Although the sale of artist catalogues has risen in popularity over recent years, with the likes of Pink Floyd, Peter Frampton, Bruce Springsteen, George Harrison and more reported to have handed over their music to publishing giants in multi-million dollar deals.

This deal, however, is being described as “quite rare”. In a new interview with The Times, Helen Grant shares that her father Peter owned a 20 percent stake in Led Zeppelin’s music. Helen and her sibling Warren Grant each inherited 10 percent of that stake after their father’s death in 1995, and now she is selling her share.

London-based New Media Law is the firm handling the sale, and when speaking to Music Business Worldwide, the firm’s Ian Penman confirmed that the deal includes a share of recorded music rights, publishing rights as well as a stake in the rights to the band’s trademarks including name and logo.

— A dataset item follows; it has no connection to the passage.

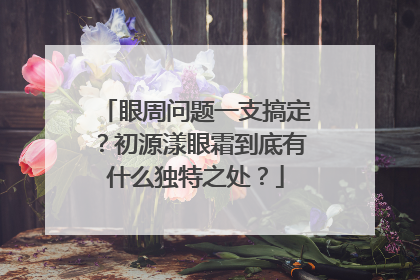 眼周问题一支搞定？初源漾眼霜到底有什么独特之处？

“Her father managed Led Zeppelin and owned 20 percent of the Zeppelin companies,” Penman told MBW. “So [the deal] is quite rare in that respect, because it includes trademarks. It includes the name. The name, Led Zeppelin, is owned by a company that Helen co-owns.”

Penman later added that when Helen originally put the word out that she was considering selling her stake, she was approached with “several offers and extreme interest from some of the biggest names in the business”.

Penman further told MBW that she had instructed him to manage the sale around three months ago, adding: “We immediately got on. I was a big Zeppelin fan growing up.”

Penman confirmed that talks are still ongoing.